▸ **EXERCISE DATA**:
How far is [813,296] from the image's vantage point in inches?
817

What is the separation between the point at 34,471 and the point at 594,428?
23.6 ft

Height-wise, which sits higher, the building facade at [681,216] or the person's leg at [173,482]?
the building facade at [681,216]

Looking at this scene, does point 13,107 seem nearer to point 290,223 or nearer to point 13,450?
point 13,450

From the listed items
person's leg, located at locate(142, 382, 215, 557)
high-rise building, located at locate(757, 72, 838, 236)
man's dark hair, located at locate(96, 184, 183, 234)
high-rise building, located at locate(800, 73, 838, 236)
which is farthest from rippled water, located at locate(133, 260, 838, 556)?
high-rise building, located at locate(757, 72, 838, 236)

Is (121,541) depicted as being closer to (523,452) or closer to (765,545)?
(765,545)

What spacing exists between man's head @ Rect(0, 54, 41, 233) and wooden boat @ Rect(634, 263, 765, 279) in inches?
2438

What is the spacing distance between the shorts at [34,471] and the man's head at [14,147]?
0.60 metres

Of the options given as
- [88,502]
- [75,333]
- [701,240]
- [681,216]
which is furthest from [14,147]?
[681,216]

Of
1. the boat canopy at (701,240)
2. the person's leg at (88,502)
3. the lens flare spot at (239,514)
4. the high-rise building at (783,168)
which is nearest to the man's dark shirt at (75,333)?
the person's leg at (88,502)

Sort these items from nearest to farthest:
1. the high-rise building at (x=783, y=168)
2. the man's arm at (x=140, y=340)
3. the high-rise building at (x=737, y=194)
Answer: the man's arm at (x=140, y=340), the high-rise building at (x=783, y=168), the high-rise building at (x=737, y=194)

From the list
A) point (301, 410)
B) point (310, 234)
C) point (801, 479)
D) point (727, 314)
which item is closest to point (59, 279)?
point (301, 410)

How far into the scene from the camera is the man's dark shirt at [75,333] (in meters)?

▸ **TASK DIRECTIONS**: Rewrite every one of the records, replacing "wooden boat" with "small motorboat" and leaving everything else unchanged.

▸ **ANSWER TO THIS PROBLEM**:
How far is [813,296] from the image's vantage point in inches?
817

What is the separation between the point at 34,471 and the point at 594,428?
23.6 ft

Height-wise, which sits higher, the building facade at [681,216] or the person's leg at [173,482]?
the building facade at [681,216]

Looking at this scene, does point 13,107 seem nearer to point 290,223 or nearer to point 13,450?
point 13,450

From the listed items
person's leg, located at locate(142, 382, 215, 557)
high-rise building, located at locate(757, 72, 838, 236)
man's dark hair, located at locate(96, 184, 183, 234)
high-rise building, located at locate(800, 73, 838, 236)
which is farthest from rippled water, located at locate(133, 260, 838, 556)?
high-rise building, located at locate(757, 72, 838, 236)

Is (121,541) depicted as being closer to (523,452) or closer to (765,545)?
(765,545)

What spacing exists between man's head @ Rect(0, 54, 41, 233) and small motorboat @ Rect(634, 263, 765, 279) in inches?
2438

What is the spacing distance between the shorts at [34,471] and the man's head at [14,147]?
0.60 metres

Of the options given as
- [88,502]
- [75,333]
- [701,240]
- [681,216]
which is furthest from [14,147]?
[681,216]

Of
1. the boat canopy at (701,240)
2. the person's leg at (88,502)
3. the lens flare spot at (239,514)
4. the high-rise building at (783,168)
which is nearest to the man's dark shirt at (75,333)?
the person's leg at (88,502)

Sort these items from nearest to farthest:
1. the high-rise building at (x=783, y=168)
2. the man's arm at (x=140, y=340)
3. the high-rise building at (x=737, y=194)
Answer: the man's arm at (x=140, y=340), the high-rise building at (x=783, y=168), the high-rise building at (x=737, y=194)

From the list
A) point (301, 410)
B) point (310, 234)
C) point (801, 479)
D) point (727, 314)
which item is closest to point (59, 279)?
point (301, 410)

How far into the scene from the camera is the man's dark shirt at [75,333] (in meters)?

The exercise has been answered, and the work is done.